# Custom base and pedestal mount



## dblungem (Dec 2, 2008)

I had also posted this in the Bowhunting section, but thought i would get some opinions on the Taxidermy thread. 

The mount was done by Cliff's Taxidermy in Plainfield, IL. Cliff is a good friend and i am thankful for the work that he does for me. 

I made this particular base from reclaimed chestnut and oak from barnwood north of my home in IL. This one happens to be 40" tall with a base of 18". The top is 2" solid oak. Other than a plywood bottom, the entire piece is made using recliamed materials. The top is removable and can be positioned in either direction the cutomer or taxidermist would prefer. The rustic barnwood compliments whitetails especially well. 

For a flat base as this one and when i work with Cliff on projects, we use an attachement system that he and i came up with. The top is drilled to fit a calavanized sleeve which is screwed and epoxied into place. The form is then fitted with a calvanized pipe that fits perfectly into the sleeve on the top when assembled. The form is then allowed to swivel to any postion around its axis. When fitted properly, no exposed hardware. Pretty slick system. traditional recessed tops that would allow habitat can also be done without a problem. it seems that most prefer the clean look of the flat top. the choice is ultimatly thiers. 

i would appreciate any opinons on the base and the overall look of the mount. - thank you in advance and thanks for looking!


----------



## dblungem (Dec 2, 2008)

I also thought i would throw in a pic of a unique custom base i did for a Grizzly bear that a hunter had killed in Alaska last year.
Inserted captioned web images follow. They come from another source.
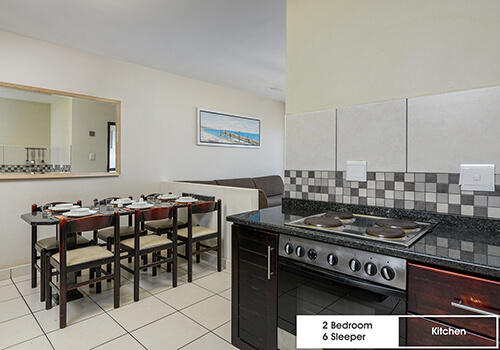 20_IllovoBC_props_2bed41_kitchen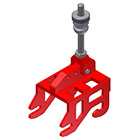 HeliCarrier EC130 attachment hook (AT1000-EC130)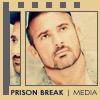 Prison Break | Media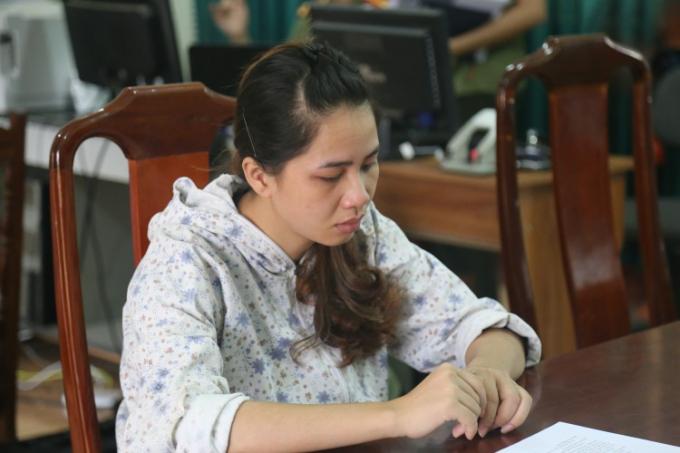 Nữ công nhân tung tin đồn thất thiệt bắt cóc trẻ con Hoàng Thị Liễu.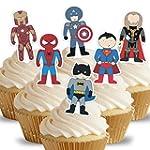 Cakeshop 12 x PRE-CUT Assorted Superh...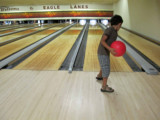 More bowling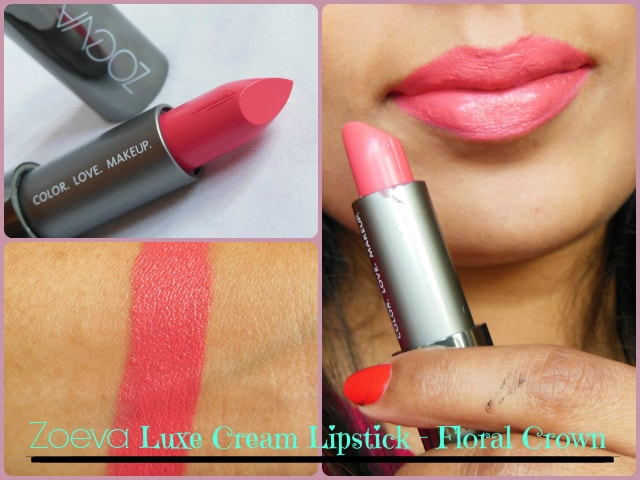 Zoeva Luxe Cream Floral Crown Lipstick LOTD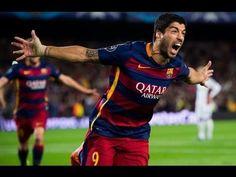 13 Best Beautyoffootball Images Soccer Hs Sports Football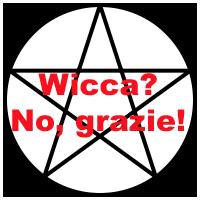 wicca2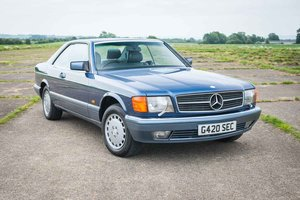 1989 Mercedes-Benz C126 420SEC - 76k Miles - Immaculate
Again, all reclaimed wood. 5' square. The added touch to this one was a relief cut-out of the state of Alaska on the front pannel with barnwood from Alaska on either side. A plate of copper was mounted behind the cut-out and was back-light.


----------



## BP1992 (Dec 24, 2010)

Best work ive seen in a while.


----------



## Codi (Aug 11, 2011)

A+ Really like that grizzly base too.


----------



## whitetail97 (Feb 4, 2012)

Thats a really great mount!


----------



## HC Knives (May 20, 2011)

Super! I love Ped mounts


----------



## MarineSTC (Dec 5, 2008)

Nice job, just makes me wish my Ped mount would hurry up and get back.


----------